Selected passage
Toyota's first female executive lasts just 90 days in the job

Julie Hamp speaking to the media during a news conference in Nagoya on June 17. PHOTO: REUTERS

TOKYO (BLOOMBERG) - Toyota Motor's first female executive lasted just 90 days in the job, resigning two weeks after a drug-related arrest and dealing a setback to President Akio Toyoda's efforts to diversify management ranks.

Julie Hamp, 55, Toyota's chief communications officer and one of the company's highest-ranking non-Japanese executives, gave notice of her resignation Tuesday. Toyota said a day later that it accepted the resignation, citing the concerns and inconvenience raised by her June 18 arrest for allegedly importing prescription painkillers that require prior permission before they can be brought into Japan.

The resignation of Hamp, an American, is a blow to Toyota's drive to make management ranks more international and accepting of female executives. It also deals a high-profile setback to Prime Minister Shinzo Abe, who has made empowering women a priority to help modernize and jumpstart the nation's economy, including calling on Japan Inc. to have women in 30 per cent of leadership roles by the end of the decade.

Given problem 1
In the article on Toyota's first female executive, what share of leadership roles did Prime Minister Shinzo Abe call on Japan Inc. to fill with women by the end of the decade?
Given problem 2
Carry the article on Toyota's first female executive forward from its final sentence.

(Spatial question records)
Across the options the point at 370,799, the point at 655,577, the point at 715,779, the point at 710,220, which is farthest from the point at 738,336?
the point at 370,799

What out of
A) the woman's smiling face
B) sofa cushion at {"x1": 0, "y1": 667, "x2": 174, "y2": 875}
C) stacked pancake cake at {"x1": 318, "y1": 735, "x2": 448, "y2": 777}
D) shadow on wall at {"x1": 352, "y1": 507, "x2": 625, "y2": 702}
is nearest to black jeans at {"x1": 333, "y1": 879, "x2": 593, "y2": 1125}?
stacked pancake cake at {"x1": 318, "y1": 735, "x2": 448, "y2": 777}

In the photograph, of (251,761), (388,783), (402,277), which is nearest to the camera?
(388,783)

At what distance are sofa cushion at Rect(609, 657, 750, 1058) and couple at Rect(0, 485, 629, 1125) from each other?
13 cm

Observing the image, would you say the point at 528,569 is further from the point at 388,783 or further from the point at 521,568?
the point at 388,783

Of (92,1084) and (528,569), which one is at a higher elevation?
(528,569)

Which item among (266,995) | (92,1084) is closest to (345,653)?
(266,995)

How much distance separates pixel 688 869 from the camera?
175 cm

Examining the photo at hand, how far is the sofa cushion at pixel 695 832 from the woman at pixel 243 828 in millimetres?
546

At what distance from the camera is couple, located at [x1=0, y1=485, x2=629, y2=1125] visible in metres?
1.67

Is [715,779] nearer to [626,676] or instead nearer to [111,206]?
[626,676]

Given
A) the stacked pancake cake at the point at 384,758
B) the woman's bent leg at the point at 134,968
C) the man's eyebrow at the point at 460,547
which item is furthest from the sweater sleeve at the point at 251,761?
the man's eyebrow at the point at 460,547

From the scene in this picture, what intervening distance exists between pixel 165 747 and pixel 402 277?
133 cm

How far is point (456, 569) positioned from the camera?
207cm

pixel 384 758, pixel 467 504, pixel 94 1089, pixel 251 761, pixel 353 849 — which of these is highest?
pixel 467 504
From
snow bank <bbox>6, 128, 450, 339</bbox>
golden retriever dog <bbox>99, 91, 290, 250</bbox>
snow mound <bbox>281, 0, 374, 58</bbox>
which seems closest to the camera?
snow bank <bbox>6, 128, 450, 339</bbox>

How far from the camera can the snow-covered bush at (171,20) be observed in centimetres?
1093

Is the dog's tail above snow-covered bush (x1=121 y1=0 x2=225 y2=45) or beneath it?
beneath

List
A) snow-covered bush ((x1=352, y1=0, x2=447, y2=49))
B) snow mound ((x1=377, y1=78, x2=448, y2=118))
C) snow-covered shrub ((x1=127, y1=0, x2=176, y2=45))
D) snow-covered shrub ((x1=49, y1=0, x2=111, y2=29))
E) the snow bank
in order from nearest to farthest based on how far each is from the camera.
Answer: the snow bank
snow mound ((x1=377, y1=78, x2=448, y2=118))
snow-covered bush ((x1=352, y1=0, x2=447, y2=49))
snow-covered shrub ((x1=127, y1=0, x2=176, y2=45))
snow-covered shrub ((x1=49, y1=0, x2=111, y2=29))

==

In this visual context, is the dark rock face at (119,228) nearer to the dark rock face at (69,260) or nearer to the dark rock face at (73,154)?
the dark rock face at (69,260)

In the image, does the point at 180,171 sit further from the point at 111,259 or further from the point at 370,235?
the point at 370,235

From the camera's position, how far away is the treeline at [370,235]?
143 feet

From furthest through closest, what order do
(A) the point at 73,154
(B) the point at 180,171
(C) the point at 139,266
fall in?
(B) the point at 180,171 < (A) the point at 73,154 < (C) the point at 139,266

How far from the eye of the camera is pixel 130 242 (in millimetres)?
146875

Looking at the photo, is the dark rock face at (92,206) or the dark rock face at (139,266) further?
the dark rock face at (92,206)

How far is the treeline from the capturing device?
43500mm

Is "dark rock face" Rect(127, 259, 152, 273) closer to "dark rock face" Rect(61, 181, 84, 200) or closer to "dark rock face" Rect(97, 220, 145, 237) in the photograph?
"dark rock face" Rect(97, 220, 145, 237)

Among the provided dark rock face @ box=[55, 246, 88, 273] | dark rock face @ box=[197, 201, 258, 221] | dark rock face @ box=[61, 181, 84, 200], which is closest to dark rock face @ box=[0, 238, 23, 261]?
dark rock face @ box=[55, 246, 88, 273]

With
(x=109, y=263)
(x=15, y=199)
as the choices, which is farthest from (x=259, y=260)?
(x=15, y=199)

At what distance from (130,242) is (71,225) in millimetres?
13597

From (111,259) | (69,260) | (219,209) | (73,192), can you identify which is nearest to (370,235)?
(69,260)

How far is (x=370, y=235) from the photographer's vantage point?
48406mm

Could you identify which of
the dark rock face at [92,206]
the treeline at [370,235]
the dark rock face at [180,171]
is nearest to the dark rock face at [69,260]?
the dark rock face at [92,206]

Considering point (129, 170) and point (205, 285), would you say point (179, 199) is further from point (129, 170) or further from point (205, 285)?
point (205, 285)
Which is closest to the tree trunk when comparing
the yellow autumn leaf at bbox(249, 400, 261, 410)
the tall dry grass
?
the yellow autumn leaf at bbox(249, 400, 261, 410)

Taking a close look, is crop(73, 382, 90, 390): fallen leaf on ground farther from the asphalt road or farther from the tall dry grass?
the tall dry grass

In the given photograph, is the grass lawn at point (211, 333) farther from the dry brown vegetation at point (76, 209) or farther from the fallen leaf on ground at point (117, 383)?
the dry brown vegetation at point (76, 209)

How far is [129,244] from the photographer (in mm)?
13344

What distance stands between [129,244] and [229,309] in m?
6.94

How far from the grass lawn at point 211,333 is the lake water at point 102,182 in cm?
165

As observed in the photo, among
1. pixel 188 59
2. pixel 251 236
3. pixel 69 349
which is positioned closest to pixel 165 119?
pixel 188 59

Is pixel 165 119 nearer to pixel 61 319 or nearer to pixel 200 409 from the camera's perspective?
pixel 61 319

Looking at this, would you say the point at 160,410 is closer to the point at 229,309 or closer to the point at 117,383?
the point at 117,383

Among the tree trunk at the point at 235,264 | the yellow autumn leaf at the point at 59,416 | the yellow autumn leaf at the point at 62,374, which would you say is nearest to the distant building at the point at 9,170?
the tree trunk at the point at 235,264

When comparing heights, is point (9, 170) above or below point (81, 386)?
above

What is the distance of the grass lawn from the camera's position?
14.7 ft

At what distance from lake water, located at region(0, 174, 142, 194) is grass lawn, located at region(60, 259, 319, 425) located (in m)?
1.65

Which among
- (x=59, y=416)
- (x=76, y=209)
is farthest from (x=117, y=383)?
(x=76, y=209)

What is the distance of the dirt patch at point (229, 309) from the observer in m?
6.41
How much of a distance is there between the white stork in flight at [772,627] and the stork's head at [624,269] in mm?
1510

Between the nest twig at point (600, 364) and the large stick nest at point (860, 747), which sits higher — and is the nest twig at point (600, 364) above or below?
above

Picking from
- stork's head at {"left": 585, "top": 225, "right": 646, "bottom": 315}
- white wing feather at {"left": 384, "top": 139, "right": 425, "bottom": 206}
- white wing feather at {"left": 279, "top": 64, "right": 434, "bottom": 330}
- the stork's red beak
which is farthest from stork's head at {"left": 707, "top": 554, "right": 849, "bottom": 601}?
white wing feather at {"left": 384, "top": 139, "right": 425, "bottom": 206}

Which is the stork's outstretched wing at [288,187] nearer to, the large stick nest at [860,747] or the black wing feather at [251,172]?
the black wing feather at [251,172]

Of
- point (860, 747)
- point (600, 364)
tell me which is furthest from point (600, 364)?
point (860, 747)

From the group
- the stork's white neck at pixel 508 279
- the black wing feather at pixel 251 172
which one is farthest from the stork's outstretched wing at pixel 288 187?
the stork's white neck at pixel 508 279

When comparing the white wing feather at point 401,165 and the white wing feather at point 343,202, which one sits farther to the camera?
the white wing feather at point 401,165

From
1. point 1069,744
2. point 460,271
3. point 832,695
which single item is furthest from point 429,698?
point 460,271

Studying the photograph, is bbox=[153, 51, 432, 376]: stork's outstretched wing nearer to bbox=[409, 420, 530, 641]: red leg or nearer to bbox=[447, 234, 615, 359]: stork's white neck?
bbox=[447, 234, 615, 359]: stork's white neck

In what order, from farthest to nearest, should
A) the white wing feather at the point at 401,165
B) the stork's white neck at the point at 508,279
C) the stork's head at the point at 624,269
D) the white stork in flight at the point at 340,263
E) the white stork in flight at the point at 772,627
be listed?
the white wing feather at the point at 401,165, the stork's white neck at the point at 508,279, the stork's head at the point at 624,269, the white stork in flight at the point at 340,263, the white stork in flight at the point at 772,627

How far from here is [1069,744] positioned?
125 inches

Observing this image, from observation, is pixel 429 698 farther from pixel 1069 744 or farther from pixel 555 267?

Expected answer 1
30 per cent.

Expected answer 2
"Japan Inc. will suffer from this," Jeff Kingston, professor of Asian Studies at Temple University's Japan campus in Tokyo, said by telephone. Hamp's treatment by the police and local media "sends a chilling message to other foreign managers who might be considering a posting to Japan."

From Toyota to Sony Corp., Japanese companies succeeded on the world stage through the 1990s despite maintaining an insular management culture dominated by lifelong company salarymen. That closed business model began to show cracks as the economy struggled through two decades of deflation, prompting calls for companies to hire and promote outsiders for diverse ideas and skills.

"You had a lot of groupthink where everybody thought the same, and in the past that was seen as a great thing for Japan," said Chris Rowley, professor of human resource management at Cass Business School in London and Griffith University in Australia. "Now, it's seen as not such a good thing. You don't get a diversity of opinions when everyone goes along."

Toyoda called a press conference one day after Hamp's arrest to say he was confident she hadn't intentionally broken Japanese law. The company had pointed to her appointment as evidence that it was diversifying executive ranks, made up predominantly of Japanese men.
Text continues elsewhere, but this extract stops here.